В 1962 году Ольгу Ржевскую посмертно наградили орденом Отечественной войны I степени
Ржевская Ольга Дмитриевна, 20 лет.
Оболоновец, Мутищенский с/с, Ельнинского района.
Погибла 27/II — 1943 г. (за связь с партизанами.)
Кто найдёт, сообщите родным. Мама, этот адрес я ещё писала в Спас-Деменске и носила косыночку, а оказывается, она принадлежит для письма Вам. Прощайте, все родные.

## Фрагмент набора данных
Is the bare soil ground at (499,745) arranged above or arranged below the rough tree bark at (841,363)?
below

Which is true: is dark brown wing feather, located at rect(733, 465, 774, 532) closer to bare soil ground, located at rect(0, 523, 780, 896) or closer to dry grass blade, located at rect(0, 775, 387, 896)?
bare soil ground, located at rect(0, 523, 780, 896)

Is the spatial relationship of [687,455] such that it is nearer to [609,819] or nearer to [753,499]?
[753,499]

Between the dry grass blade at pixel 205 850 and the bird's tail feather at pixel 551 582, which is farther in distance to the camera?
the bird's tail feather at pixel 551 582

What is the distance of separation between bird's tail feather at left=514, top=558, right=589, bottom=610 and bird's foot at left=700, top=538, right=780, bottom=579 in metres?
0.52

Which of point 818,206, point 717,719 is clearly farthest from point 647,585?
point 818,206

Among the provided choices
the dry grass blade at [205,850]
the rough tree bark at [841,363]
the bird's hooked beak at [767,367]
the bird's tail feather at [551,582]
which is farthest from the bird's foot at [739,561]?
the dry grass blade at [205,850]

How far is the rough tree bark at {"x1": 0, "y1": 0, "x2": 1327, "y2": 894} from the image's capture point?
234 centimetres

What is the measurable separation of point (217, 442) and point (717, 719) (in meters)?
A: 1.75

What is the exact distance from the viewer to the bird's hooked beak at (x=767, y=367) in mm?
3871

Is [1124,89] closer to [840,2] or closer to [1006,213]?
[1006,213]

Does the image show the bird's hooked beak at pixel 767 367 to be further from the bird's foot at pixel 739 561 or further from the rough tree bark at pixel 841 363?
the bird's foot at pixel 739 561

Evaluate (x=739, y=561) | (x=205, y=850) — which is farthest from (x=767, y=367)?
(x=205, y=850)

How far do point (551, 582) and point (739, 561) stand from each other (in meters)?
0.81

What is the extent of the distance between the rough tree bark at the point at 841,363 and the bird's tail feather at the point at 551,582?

## Задания
1) Ответьте по тексту об Ольге Ржевской:
(а) В каком году и каким орденом её посмертно наградили?
(б) Сколько ей было лет?
(в) За что она погибла?
2) Продолжите текст об Ольге Ржевской, начав сразу после его последнего предложения.

## Ответы по заданиям
1)
(а) В 1962 году, орденом Отечественной войны I степени.
(б) 20 лет.
(в) За связь с партизанами.

2)
Здравствуй, милая мама. Привет от дочки Ольги. Мама, родная, на сегодняшний день, т. е. 6 марта, два месяца, как я не вижу свободу, но это всё ерунда. Мама, милая, ты, наверное, слыхала, что из Ельни мы 11 января были направлены в Спас-Деменск. Допрос закончился 14 января, а всё следствие и моя роспись было закончено 23 января. После следствия по 27 февраля были всё время в Спас-Деменске. 27 февраля была направлена в Рославль в тюрьму, где и нахожусь на сегодняшний день. Не знаю судьбы о тебе, но предполагаю, что встреч с тобой, милая мамочка, больше нет и не ждать. И только, мама, отмечай тяжёлый день нашей разлуки и прощаний. Это 10 января 1943 г. (воскресенье), когда пришлось покинуть родную деревню и тебя, милая мама.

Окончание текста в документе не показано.